Talking to Abby may have also reminded him of his own daughter whom he constantly misses.
All in all, while Joe was working on the Emily case, he introspected on his own actions and realized what he did was wrong and that his position cannot enable him to take advantage of his power.
He simply killed a boy because he could and wanted to assert that dominance. This may have happened subconsciously, but this is definitely a reason. This is what Joe realizes.

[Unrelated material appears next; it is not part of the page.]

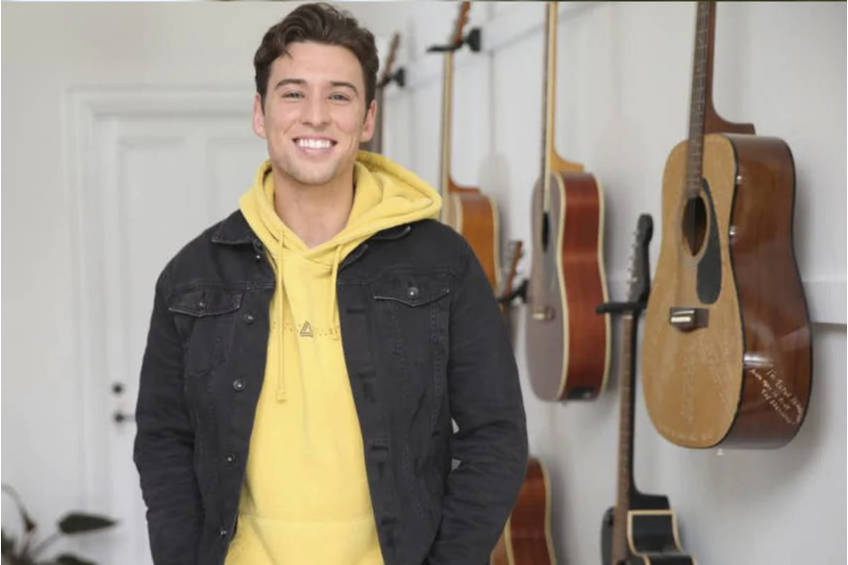 A Private Performance with Taylor Henderson0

All of these reasons may have led Joe to take the decision of confessing his crimes and coming clean because that way he could atleast be true to himself.
Is it a true story?
The Guilty is an adaptation of a 2018 Danish film of the same name (Den Skyldige translates to the guilty). This film was loosely inspired from a real 911 call. But not everything in the story of either film was true.

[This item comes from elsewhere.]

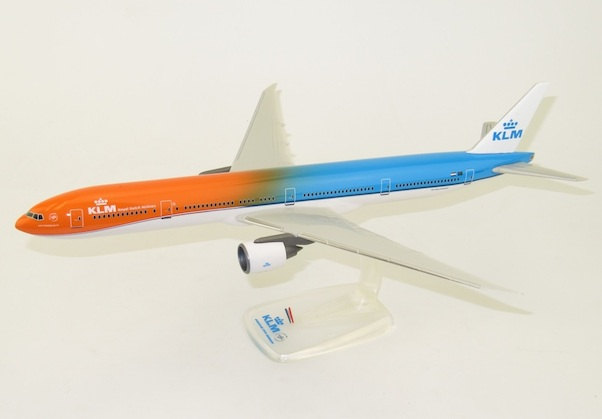 Boeing 777-300ER KLM Orange Pride   PH-BVA  220150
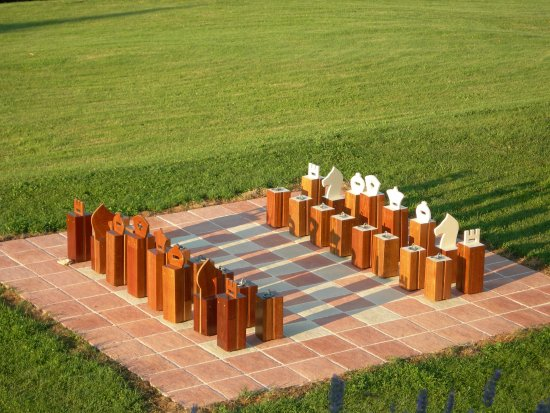 Saint-Antoine-de-Breuilh, Francia: Giant Chess game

Director of Den Skyldige, Gustav Moller has explained that the story was based on a real 911 call that he had heard on Youtube. In this actual call, a kidnapped woman spoke to the officer in code while she sat next to her kidnapper.
Moller took inspiration from this real life phone call, but the plot is not entirely based on real events. Similarly, The Guilty is also based on the same premise, but the plot is nothing like the real events.

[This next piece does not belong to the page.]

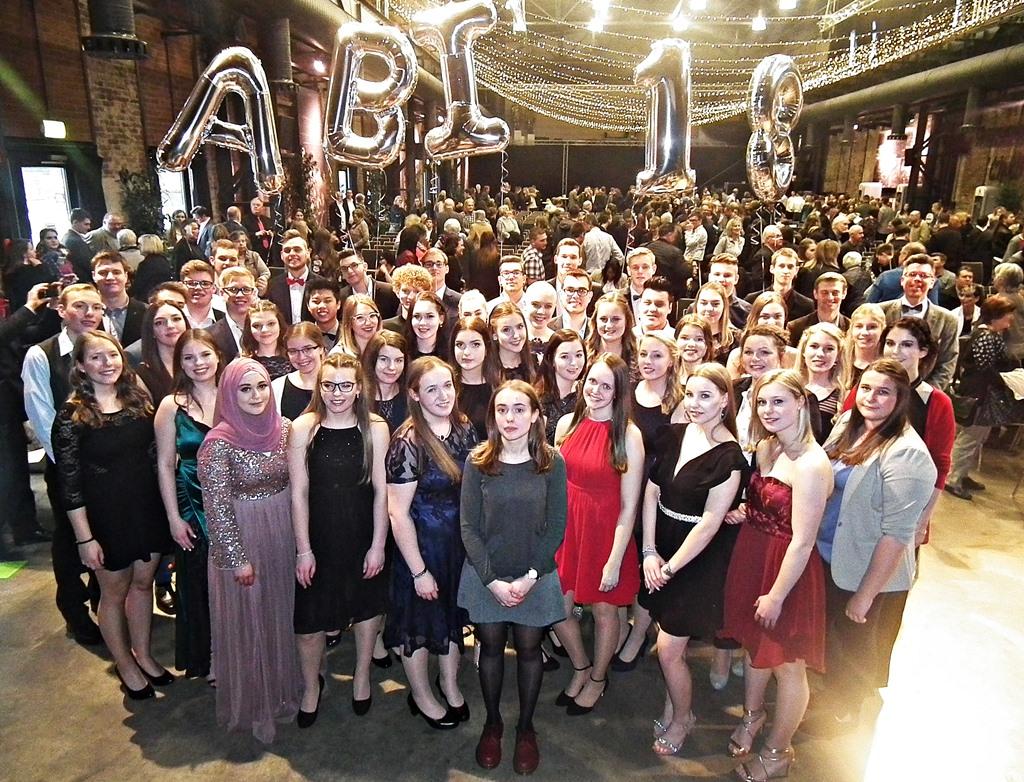 48 Abiturienten erhielten ihre Zeugnisse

The directors basically took a thread out of the real life phone call and built something of their own out of it. The Guilty also added the significant plot line about Joe being guilty.
About The Guilty
The Guilty is an upcoming American crime thriller film, serving as a remake of the 2018 Danish film (Den Skyldige) of the same name. It is directed and produced by Antoine Fuqua, from a screenplay by Nic Pizzolatto.
After a limited theatre release, it will be available on Netflix, October 1 onwards.
It stars Jake Gyllenhaal as Joe Bayler who answers a distressing 911 call that takes him down the path of dangerous events. Cast members include Ethan Hawke, Peter Sarsgaard, Riley Keough, Da’Vine Joy Randolph, Paul Dano, and Bill Burr.